• Exercise requirements:
- 1) In the review of Lionel Trilling's unfinished novel, what did Trilling's own short commentary say about how far the manuscript had progressed and what he lacked to continue it?
- 2) According to the review of Lionel Trilling's unfinished novel, when do the first references to the novel appear in his notebooks?
- 3) Repeat the review of Lionel Trilling's unfinished novel from "The Journey Abandoned: The" up to and including "in the future.".

In lieu of an abstract, here is a brief excerpt of the content:

  • The End of the Journey
  • Matthew Peters (bio)
The Journey Abandoned: The Unfinished Novel by Lionel Trilling, edited by Geraldine Murphy. Columbia University Press. 2008. £15.95. ISBN 0 2311 4450 6

Lionel Trilling's unfinished novel was found recently amongst his papers at Columbia University. The first references to it appear in [End Page 455] Trilling's notebooks in the mid-1940s. In a short commentary on the work Trilling stated that the manuscript was only one-third of the way to completion, and admitted that he had no 'new point at which to aim' (p. 161). He set it aside in the early 1950s, evidently hoping that he would resume it at some point in the future.

• Extracted material:
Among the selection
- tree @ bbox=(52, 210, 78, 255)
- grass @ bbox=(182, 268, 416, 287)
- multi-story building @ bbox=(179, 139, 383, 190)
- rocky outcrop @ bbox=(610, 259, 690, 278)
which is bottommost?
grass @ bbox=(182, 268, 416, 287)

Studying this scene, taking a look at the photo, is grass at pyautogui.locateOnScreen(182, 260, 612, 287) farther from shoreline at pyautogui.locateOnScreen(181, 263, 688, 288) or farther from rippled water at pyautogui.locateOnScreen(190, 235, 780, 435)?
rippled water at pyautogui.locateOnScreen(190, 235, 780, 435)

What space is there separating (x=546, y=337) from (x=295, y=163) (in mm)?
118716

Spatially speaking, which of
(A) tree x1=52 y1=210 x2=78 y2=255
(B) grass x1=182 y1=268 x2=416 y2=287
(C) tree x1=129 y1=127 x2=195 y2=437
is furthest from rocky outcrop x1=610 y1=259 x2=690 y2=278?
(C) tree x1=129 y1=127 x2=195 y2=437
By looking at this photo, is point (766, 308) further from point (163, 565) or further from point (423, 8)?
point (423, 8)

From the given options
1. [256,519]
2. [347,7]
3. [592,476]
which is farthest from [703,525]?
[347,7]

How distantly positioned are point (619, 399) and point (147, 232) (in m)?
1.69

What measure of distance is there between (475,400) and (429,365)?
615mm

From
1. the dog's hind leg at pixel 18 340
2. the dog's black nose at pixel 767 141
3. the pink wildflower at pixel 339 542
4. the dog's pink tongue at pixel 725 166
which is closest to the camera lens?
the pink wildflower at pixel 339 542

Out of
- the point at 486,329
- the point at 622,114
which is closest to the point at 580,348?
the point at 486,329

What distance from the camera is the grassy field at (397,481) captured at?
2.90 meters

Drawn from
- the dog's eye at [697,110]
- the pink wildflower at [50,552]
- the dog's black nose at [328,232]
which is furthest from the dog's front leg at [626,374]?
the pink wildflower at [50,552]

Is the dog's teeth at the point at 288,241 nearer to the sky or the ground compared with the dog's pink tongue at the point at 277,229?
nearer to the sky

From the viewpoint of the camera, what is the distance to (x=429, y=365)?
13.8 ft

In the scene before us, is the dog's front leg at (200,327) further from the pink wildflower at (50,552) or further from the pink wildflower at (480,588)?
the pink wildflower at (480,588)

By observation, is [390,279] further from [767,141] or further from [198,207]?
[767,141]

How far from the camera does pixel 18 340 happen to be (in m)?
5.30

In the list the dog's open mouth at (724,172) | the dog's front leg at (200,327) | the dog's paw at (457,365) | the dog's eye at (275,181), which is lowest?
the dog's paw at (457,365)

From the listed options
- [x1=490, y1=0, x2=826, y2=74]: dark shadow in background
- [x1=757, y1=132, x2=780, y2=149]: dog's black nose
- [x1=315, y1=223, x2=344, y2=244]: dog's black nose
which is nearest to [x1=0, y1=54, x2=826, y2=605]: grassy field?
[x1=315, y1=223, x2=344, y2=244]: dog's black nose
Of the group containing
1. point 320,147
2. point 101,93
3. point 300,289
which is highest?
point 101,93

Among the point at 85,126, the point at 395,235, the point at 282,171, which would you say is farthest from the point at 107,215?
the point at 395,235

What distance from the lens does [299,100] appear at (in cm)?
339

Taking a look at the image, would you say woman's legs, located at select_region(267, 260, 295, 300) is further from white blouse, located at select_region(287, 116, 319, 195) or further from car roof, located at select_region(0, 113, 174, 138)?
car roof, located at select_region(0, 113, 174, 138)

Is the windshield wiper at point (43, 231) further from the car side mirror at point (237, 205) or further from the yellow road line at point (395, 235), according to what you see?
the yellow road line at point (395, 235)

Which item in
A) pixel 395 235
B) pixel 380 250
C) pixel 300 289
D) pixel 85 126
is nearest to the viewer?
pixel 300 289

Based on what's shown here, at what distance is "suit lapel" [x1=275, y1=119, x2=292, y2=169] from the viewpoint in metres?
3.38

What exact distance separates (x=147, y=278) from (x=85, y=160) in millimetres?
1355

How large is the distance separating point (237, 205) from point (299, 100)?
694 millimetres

• Task solutions:
- 1) Trilling stated that the manuscript was only one-third of the way to completion. He also admitted that he had no "new point at which to aim."

- 2) In the mid-1940s.

- 3)
The Journey Abandoned: The Unfinished Novel by Lionel Trilling, edited by Geraldine Murphy. Columbia University Press. 2008. £15.95. ISBN 0 2311 4450 6

Lionel Trilling's unfinished novel was found recently amongst his papers at Columbia University. The first references to it appear in [End Page 455] Trilling's notebooks in the mid-1940s. In a short commentary on the work Trilling stated that the manuscript was only one-third of the way to completion, and admitted that he had no 'new point at which to aim' (p. 161). He set it aside in the early 1950s, evidently hoping that he would resume it at some point in the future.